A common rule of thumb values landscaping businesses between 0.25x and 0.50x annual revenue. However, this varies significantly based on the revenue mix — a company generating 70% of revenue from recurring weekly maintenance contracts is worth substantially more than one that relies on one-time landscape installations or seasonal cleanup work.

The single biggest value driver unique to landscaping is contract-based recurring revenue.

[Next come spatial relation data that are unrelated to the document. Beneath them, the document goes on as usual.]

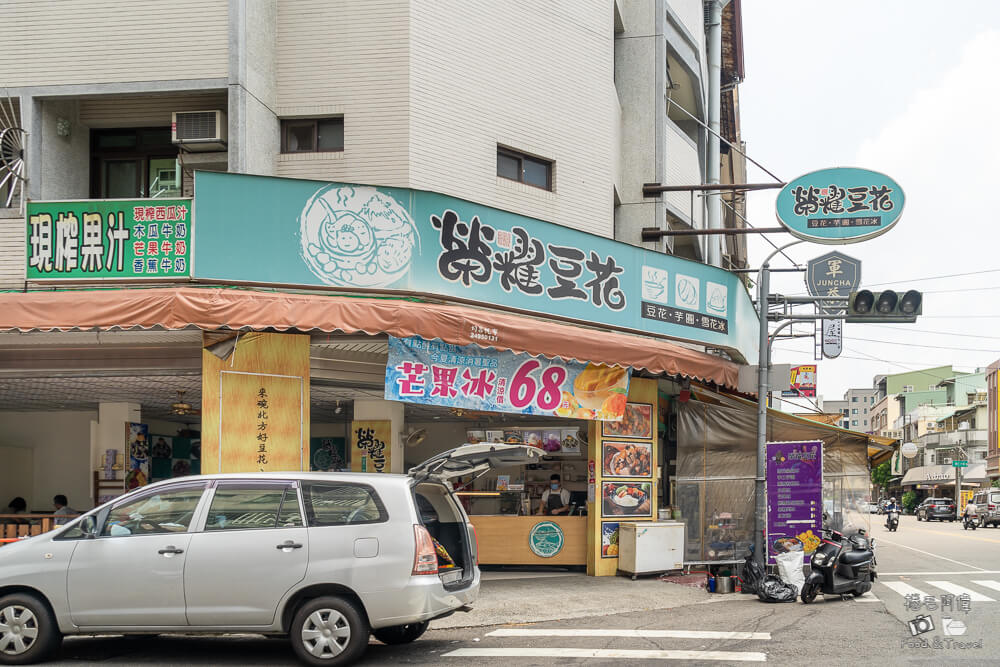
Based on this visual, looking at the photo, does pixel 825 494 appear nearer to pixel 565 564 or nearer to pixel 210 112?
pixel 565 564

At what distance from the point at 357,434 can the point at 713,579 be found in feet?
22.6

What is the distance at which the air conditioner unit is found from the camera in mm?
14531

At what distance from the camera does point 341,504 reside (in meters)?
8.98

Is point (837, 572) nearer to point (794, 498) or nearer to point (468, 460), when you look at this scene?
point (794, 498)

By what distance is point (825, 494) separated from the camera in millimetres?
19750

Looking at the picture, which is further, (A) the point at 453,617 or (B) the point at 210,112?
(B) the point at 210,112

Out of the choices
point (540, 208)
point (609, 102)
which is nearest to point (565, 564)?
point (540, 208)

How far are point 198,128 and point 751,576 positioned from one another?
35.7 feet

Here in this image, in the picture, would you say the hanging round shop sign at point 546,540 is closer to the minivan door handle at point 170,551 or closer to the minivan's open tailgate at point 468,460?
the minivan's open tailgate at point 468,460

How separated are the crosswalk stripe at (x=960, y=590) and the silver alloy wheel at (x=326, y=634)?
9.86m

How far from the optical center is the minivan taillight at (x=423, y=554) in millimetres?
8703

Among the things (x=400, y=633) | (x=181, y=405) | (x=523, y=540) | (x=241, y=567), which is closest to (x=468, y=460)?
(x=400, y=633)

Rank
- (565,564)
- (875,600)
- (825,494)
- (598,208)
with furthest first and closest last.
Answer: (825,494) → (598,208) → (565,564) → (875,600)

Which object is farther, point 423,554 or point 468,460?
point 468,460
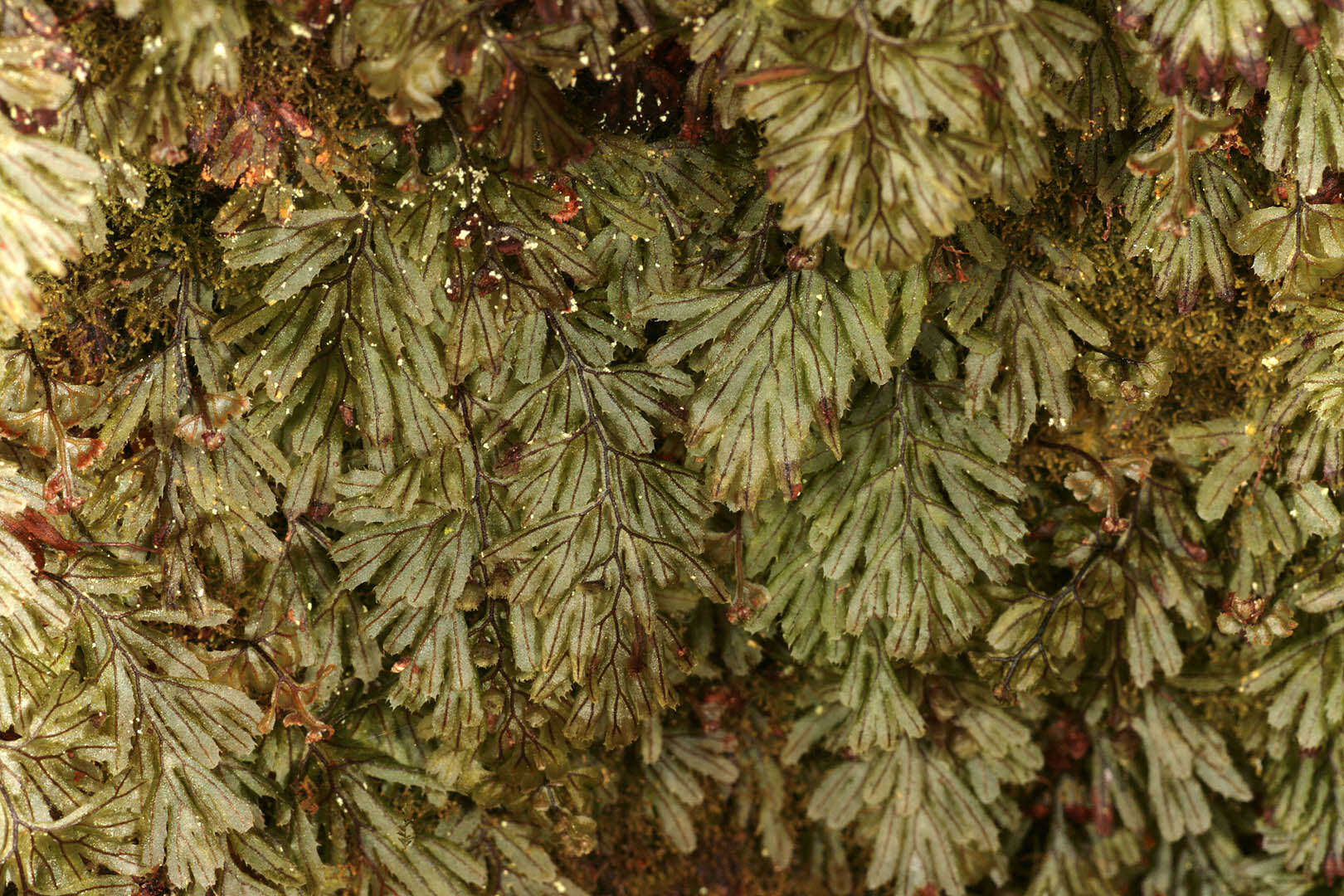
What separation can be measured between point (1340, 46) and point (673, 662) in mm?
1505

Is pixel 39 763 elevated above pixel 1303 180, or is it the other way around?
pixel 1303 180

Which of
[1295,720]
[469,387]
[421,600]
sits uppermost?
[469,387]

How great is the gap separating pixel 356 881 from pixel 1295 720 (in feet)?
6.71

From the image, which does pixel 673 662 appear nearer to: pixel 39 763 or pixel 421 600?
pixel 421 600

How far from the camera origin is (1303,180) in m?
1.73

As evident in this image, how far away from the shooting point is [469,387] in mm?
1856

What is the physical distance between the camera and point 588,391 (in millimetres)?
1835

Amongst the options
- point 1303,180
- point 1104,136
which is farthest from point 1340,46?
point 1104,136

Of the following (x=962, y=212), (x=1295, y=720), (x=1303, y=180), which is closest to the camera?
(x=962, y=212)

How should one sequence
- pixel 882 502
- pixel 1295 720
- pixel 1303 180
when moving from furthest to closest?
pixel 1295 720, pixel 882 502, pixel 1303 180

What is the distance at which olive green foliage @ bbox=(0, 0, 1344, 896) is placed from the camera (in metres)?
1.48

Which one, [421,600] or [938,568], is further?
[938,568]

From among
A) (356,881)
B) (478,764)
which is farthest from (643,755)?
(356,881)

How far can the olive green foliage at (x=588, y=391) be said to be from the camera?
148cm
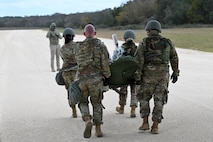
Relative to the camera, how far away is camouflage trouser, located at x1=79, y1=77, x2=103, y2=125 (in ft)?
24.2

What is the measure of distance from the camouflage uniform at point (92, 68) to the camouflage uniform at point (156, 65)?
65 cm

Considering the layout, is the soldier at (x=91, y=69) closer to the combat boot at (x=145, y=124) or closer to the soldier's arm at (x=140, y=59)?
the soldier's arm at (x=140, y=59)

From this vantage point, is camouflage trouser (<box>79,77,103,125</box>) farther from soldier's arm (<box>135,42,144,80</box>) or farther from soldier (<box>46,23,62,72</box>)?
soldier (<box>46,23,62,72</box>)

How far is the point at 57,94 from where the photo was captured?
12516mm

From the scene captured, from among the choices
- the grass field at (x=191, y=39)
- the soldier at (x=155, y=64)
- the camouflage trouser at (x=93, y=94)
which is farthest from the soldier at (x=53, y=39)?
the grass field at (x=191, y=39)

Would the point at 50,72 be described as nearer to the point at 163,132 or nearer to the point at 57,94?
the point at 57,94

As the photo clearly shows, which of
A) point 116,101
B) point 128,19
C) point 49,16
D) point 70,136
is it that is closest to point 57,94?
point 116,101

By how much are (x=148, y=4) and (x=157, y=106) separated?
110 metres

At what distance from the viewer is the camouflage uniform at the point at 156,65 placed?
764cm

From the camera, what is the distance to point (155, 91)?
7.70 metres

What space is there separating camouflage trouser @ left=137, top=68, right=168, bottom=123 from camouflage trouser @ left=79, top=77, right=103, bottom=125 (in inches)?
31.1

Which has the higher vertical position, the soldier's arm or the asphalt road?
the soldier's arm

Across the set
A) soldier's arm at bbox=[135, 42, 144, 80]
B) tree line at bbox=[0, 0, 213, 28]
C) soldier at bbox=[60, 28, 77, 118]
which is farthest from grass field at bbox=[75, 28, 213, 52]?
tree line at bbox=[0, 0, 213, 28]

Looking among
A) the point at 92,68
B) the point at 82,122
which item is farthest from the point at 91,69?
the point at 82,122
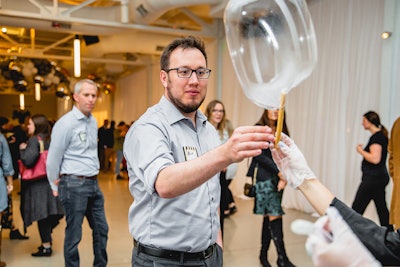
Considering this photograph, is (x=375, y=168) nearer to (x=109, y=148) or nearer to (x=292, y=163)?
(x=292, y=163)

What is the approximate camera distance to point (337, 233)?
0.73m

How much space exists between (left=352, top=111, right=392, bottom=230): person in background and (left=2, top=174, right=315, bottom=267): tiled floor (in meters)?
0.86

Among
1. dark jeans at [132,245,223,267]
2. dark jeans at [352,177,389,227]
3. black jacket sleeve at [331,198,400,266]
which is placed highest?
black jacket sleeve at [331,198,400,266]

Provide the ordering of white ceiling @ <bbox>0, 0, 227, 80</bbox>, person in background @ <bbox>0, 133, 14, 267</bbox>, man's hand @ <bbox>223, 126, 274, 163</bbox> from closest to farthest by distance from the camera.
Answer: man's hand @ <bbox>223, 126, 274, 163</bbox>, person in background @ <bbox>0, 133, 14, 267</bbox>, white ceiling @ <bbox>0, 0, 227, 80</bbox>

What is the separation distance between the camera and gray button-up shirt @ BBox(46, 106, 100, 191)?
2.89 metres

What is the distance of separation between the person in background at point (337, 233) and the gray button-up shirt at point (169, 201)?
338 millimetres

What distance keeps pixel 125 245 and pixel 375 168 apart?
2.71 m

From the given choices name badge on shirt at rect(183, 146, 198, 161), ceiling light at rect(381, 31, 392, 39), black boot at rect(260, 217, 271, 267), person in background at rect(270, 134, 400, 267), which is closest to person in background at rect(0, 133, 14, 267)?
black boot at rect(260, 217, 271, 267)

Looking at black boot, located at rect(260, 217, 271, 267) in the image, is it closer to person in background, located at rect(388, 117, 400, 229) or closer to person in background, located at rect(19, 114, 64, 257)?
person in background, located at rect(388, 117, 400, 229)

Buyers pay premiums for predictable monthly income from maintenance agreements because it reduces risk and provides steady cash flow from day one. A company with 200 weekly maintenance accounts locked into annual contracts represents a fundamentally different asset than a company chasing one-off projects. Equipment condition and fleet age also matter — a well-maintained fleet reduces the buyer's immediate capital expenditure needs.

The landscaping industry has grown steadily as commercial property management companies outsource grounds maintenance and residential homeowners increasingly hire professionals. Labor remains the biggest challenge, and companies that have solved the labor puzzle through H-2B visa programs, competitive pay structures, or efficient routing command premium valuations. Use our free calculator above to get your instant estimate, then track your value monthly with YourExitValue.

Frequently Asked Questions

What multiple do landscaping businesses sell for?

Most landscaping businesses sell for 2.0x – 3.0x SDE or 0.4x – 0.7x annual revenue. However, the range is wide. Companies with strong maintenance contracts can command significantly higher multiples. YourExitValue tracks exactly where you fall on each value driver.

How does maintenance contracts affect my company's value?

Maintenance Contracts is one of the biggest value drivers for landscaping businesses. Landscape consolidators like brightview specifically look for companies with strong performance here. Improving this metric can significantly increase your multiple.

How long before selling should I start tracking my landscaping business value?

Ideally 1 to 5 years before your target exit. This gives you time to improve your maintenance contracts, reduce owner dependence, strengthen your team, and document growth trends buyers pay premium prices for.

Who buys landscaping businesses?

Common buyers include landscape consolidators like BrightView, as well as individual buyers looking to own a business and strategic acquirers. Each buyer type values different aspects. YourExitValue helps you understand what each looks for.

What valuation method is used for landscaping businesses?

Most landscaping businesses are valued using SDE (Seller's Discretionary Earnings) multiples for smaller companies under $1M in earnings, and EBITDA multiples for larger companies. Revenue multiples (0.4x – 0.7x) are sometimes used as quick reference.

What's the fastest way to increase my landscaping business value?

The fastest improvements typically come from: 1) Improving your maintenance contracts to hit the target, 2) Reducing owner dependence, 3) Documenting your systems and processes, and 4) Cleaning up financials. Most owners add 20-40% in 12-24 months.